**ZU ERLEDIGENDE AUFGABEN:**
A) Beantworten Sie, wer laut dem Bericht zur EU-Reform für Medizinprodukte besonders betroffen ist.
B) Prüfen Sie, ob die folgenden Aussagen mit dem Bericht zur EU-Reform für Medizinprodukte übereinstimmen, und begründen Sie jede Entscheidung mit einem wörtlichen Zitat.
(i) Die neue Zertifizierung gilt auch für Medizinprodukte, die schon seit Jahren auf dem Markt sind.
(ii) Nikolaus Haas ist Chefarzt im Klinikum Großhadern in München.
(iii) Laut Haas muss wegen der fehlenden Neu-Zertifizierung seltener operiert werden.
C) Schreiben Sie den Bericht zur EU-Reform für Medizinprodukte im Anschluss an seinen letzten Satz weiter.

**LESETEXT:**
München, Stuttgart (epd). Krankenhauspatienten können laut Experten wegen einer EU-Reform heute schon teilweise nicht mehr nach dem aktuellen Stand der Wissenschaft behandelt werden. Konkret geht es um eine Reform, wonach Medizinprodukte - auch solche, die schon Jahre auf dem Markt sind - eine neue Zertifizierungsprozedur durchlaufen müssen, berichten die "Stuttgarter Zeitung" und die "Stuttgarter Nachrichten" (Montag). Besonders betroffen seien Kinder und vor allem Neugeborene.

Wegen der noch fehlenden Neu-Zertifizierung von Spezialprodukten etwa von Ballonkathetern und Stents für Kinder, müsse teilweise wieder verstärkt operiert werden, erläuterte Professor Nikolaus Haas, Chefarzt im Klinikum Großhadern in München sowie Abteilungsleiter für Kinderkardiologie und Pädiatrische Intensivmedizin der Ludwig-Maximilians-Universität. Das neue Gesetz sei "schlichtweg eine Katastrophe" und müsse "gestoppt werden, um weiteres Unheil von den Kindern abzuwenden".

**BEREITGESTELLTE DATEN:**
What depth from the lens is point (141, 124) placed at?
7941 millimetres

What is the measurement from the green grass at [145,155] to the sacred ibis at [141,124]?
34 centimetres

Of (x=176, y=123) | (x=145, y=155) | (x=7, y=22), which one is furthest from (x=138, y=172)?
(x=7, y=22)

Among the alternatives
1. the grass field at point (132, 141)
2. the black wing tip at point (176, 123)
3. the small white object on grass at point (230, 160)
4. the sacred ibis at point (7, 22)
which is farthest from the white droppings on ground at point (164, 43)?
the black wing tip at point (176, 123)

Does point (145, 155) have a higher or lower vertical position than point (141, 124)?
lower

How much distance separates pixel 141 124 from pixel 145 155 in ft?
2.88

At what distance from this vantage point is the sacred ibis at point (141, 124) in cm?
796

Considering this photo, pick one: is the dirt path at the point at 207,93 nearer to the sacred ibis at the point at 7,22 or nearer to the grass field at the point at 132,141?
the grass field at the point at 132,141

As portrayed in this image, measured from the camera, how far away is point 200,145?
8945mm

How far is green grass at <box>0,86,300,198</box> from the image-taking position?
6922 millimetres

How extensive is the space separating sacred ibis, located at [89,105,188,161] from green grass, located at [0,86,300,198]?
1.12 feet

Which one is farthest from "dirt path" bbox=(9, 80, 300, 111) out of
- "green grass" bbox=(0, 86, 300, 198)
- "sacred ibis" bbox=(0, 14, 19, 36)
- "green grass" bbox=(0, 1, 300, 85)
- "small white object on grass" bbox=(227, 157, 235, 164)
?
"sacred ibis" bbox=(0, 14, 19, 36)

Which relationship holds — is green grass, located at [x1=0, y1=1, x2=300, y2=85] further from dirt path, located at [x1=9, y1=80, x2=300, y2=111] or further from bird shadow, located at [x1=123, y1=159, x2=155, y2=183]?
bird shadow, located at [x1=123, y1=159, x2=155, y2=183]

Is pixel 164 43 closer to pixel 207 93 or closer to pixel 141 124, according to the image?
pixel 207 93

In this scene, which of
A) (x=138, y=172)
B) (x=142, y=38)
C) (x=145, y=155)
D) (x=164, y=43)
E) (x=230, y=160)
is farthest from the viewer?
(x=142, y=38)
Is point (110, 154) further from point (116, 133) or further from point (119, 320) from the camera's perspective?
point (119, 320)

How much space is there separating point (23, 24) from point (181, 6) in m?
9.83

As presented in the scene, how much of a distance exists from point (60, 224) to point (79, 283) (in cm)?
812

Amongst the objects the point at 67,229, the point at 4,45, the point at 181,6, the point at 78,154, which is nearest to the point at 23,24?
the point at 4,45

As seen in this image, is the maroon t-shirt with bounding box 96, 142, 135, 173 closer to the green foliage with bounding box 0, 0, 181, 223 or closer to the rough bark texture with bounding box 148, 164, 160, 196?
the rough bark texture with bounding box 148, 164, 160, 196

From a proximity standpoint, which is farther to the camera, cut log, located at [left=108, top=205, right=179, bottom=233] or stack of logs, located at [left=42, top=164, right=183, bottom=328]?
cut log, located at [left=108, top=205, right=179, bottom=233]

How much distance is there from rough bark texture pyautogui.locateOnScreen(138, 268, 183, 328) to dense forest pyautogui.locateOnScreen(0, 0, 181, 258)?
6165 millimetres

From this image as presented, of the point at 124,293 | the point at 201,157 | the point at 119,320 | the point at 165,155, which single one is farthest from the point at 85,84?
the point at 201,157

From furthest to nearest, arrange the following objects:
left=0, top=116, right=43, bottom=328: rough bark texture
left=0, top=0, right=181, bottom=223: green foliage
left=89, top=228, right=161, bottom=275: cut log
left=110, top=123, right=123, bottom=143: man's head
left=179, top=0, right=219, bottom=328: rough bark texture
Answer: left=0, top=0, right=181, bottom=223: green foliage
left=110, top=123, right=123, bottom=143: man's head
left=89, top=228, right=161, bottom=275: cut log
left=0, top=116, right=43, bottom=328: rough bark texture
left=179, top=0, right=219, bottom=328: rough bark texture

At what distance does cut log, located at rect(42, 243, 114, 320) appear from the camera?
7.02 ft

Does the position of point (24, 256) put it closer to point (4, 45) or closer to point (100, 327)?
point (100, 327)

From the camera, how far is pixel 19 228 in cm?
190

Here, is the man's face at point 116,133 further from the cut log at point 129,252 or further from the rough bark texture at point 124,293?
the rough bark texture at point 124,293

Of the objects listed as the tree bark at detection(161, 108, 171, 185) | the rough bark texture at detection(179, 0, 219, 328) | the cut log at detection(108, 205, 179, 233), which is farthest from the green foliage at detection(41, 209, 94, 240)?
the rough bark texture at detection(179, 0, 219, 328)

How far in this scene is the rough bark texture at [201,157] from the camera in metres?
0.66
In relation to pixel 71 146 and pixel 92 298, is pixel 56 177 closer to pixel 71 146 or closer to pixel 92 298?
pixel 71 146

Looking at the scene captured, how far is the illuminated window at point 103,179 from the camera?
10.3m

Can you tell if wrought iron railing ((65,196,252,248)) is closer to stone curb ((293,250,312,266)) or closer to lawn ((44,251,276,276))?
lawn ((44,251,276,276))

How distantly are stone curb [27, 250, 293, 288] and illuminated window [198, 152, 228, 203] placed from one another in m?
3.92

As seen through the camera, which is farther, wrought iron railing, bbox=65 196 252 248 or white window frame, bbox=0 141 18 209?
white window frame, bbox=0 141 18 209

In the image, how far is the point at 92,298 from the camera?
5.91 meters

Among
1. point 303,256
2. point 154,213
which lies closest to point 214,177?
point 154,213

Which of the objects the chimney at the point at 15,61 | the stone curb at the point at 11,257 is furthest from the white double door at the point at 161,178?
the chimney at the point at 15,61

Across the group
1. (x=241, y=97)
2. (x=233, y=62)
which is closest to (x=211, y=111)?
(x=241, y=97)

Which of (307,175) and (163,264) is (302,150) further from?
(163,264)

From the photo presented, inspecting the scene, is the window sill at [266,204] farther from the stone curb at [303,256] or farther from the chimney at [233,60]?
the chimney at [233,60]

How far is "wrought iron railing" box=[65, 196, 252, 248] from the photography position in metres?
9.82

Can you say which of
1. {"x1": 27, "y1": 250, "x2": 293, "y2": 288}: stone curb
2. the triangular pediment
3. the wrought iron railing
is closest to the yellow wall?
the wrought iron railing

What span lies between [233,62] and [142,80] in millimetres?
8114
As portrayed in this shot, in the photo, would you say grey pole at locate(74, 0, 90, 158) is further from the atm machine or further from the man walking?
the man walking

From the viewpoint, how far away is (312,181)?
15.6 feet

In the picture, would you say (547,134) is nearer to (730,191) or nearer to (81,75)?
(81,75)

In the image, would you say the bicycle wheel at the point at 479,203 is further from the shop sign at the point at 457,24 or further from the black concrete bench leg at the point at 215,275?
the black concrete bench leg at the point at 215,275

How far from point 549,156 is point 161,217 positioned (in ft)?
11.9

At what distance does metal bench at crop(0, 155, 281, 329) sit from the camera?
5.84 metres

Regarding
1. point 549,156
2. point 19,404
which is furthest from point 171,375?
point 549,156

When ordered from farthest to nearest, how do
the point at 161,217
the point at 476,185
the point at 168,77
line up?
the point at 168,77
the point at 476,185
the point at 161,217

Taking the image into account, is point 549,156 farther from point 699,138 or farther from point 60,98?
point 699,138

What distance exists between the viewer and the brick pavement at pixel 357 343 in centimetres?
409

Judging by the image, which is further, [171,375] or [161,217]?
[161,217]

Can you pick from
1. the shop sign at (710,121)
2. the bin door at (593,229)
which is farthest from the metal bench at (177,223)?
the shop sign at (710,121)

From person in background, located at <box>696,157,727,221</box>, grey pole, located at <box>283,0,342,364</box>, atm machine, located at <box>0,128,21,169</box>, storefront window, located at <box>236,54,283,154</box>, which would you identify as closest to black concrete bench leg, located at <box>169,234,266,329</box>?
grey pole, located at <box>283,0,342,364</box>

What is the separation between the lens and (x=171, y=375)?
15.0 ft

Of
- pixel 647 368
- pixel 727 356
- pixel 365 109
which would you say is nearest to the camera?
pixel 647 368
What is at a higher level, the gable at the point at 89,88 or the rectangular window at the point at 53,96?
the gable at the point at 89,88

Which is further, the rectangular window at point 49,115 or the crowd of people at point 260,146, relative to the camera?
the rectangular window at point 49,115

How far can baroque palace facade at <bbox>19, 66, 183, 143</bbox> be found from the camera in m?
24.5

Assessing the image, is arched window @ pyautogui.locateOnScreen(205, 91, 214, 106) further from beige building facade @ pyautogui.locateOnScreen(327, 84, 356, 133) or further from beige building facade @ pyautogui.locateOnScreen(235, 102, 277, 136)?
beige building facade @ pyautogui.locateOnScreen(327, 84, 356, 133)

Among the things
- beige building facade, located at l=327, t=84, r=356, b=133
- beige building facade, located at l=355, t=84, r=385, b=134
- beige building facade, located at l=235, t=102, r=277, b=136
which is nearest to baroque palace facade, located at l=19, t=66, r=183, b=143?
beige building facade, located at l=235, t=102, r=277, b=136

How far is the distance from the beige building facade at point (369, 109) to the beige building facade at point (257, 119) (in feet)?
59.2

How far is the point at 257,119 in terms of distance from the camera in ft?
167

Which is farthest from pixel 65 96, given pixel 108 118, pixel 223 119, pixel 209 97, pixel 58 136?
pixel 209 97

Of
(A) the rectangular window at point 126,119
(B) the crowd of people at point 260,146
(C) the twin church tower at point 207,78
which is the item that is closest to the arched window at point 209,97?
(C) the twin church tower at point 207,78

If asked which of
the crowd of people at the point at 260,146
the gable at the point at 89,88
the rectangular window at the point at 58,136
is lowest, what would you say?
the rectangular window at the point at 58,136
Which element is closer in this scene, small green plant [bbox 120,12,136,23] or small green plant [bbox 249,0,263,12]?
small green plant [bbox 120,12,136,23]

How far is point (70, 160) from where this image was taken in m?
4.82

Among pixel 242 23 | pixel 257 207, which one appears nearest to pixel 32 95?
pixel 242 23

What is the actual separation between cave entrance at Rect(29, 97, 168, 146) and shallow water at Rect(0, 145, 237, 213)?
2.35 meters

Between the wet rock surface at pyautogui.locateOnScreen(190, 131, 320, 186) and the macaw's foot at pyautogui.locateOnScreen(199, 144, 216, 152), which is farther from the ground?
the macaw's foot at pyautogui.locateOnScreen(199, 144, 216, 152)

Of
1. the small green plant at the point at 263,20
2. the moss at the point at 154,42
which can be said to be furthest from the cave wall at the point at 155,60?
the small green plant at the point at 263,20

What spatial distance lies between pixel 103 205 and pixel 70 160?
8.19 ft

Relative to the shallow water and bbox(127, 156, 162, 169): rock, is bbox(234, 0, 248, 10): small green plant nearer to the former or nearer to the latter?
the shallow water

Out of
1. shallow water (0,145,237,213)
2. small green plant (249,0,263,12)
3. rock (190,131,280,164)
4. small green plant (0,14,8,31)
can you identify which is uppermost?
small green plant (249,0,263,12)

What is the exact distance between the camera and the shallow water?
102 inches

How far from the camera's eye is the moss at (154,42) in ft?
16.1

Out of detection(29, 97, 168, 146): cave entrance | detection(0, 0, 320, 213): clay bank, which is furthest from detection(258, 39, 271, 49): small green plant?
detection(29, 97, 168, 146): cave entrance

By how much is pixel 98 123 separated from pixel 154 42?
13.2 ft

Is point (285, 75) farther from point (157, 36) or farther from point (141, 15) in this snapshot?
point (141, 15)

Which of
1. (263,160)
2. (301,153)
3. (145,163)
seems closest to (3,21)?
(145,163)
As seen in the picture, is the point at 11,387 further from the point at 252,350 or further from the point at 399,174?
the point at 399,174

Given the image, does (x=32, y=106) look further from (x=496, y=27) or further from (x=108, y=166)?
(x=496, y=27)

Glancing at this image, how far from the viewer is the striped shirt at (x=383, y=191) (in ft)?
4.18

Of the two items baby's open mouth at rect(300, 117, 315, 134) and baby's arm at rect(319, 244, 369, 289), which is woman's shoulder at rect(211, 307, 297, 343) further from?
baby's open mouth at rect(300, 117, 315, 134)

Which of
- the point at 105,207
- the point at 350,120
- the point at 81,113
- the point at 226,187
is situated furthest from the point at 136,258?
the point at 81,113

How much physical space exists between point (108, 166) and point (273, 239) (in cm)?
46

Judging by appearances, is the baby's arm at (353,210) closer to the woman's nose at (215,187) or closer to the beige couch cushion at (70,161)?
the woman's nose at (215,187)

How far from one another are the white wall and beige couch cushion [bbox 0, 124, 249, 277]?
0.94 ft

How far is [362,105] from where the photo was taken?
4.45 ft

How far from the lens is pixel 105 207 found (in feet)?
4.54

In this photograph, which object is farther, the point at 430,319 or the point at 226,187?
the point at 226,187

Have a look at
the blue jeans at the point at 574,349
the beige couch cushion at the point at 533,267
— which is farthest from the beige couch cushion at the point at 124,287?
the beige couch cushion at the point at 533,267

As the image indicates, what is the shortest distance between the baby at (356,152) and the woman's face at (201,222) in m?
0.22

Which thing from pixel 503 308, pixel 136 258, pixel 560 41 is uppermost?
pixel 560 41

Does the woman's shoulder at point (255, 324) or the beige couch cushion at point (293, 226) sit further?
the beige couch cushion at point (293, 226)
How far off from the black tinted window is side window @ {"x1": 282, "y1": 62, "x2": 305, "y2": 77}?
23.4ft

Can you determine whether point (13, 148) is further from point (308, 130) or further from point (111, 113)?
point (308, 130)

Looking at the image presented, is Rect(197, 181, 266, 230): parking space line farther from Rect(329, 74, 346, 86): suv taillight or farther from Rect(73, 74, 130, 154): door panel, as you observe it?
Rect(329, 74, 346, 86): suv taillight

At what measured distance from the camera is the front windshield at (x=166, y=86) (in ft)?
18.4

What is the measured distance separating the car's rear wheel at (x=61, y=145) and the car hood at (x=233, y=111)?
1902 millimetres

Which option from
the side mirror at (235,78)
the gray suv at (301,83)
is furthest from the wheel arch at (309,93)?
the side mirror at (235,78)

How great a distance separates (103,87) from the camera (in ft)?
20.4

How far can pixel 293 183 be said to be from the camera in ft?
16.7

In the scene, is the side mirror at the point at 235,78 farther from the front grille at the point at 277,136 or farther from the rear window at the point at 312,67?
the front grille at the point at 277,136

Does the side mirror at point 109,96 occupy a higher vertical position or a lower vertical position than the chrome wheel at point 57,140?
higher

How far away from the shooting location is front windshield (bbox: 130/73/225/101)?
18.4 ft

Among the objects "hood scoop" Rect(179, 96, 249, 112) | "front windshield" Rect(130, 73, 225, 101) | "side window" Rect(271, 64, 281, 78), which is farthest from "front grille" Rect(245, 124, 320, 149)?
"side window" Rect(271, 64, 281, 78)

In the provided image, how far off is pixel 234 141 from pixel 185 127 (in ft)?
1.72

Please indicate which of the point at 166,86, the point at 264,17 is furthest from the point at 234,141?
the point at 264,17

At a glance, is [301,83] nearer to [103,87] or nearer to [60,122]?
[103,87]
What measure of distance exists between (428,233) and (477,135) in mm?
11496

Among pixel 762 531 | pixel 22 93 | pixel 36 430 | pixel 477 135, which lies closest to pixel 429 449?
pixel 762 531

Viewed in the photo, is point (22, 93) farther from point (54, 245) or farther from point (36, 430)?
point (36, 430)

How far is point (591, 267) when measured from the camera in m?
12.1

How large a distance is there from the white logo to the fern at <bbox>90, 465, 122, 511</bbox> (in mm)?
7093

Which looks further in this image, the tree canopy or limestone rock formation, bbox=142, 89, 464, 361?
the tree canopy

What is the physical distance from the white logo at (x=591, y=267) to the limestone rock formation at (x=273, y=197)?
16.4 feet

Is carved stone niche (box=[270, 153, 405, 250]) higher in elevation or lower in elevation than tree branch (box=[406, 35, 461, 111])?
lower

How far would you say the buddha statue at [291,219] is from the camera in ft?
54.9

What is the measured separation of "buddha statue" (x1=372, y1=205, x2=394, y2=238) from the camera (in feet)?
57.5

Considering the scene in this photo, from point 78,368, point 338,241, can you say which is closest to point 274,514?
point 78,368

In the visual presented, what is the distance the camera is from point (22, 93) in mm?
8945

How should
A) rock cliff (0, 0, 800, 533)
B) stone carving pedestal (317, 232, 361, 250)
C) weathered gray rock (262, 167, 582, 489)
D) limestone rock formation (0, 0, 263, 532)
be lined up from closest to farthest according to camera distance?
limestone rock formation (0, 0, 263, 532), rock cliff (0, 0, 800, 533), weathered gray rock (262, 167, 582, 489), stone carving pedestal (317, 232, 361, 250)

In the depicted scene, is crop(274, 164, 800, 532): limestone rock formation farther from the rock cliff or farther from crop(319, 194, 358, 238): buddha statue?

**LÖSUNGEN DER AUFGABEN:**
A) Kinder und vor allem Neugeborene.

B)
(i) Ja: „auch solche, die schon Jahre auf dem Markt sind“
(ii) Ja: „Chefarzt im Klinikum Großhadern in München“
(iii) Nein: „müsse teilweise wieder verstärkt operiert werden“

C)
"Dass Kleinkinder mit angeborenem Herzfehler schon heute nicht mehr bestmöglich versorgt werden können, bestätigen viele Ärzte", sagte auch Andrea Hauser, Justiziarin der Deutschen Krankenhaus-Gesellschaft DKG. Bei diesem Thema sei "schnelles Handeln gefragt". In einem Schreiben der DKG sowie von fünf medizinischen Fachgesellschaften an Bundesgesundheitsminister Karl Lauterbach (SPD) ist von einem "drohenden medizinischen Rückschritt von mehreren Jahrzehnten" die Rede.

Das wegen der EU-Reform für Medizinprodukte nötige neue Zertifizierungsverfahren sei langwierig und teuer, sagte Meinrad Lugan, Vorstand des Medizinprodukte-Herstellers B. Braun, den Stuttgarter Zeitungen. Für sein Haus beliefen sich die Kosten pro Produkt "nie unter 250.000 Euro".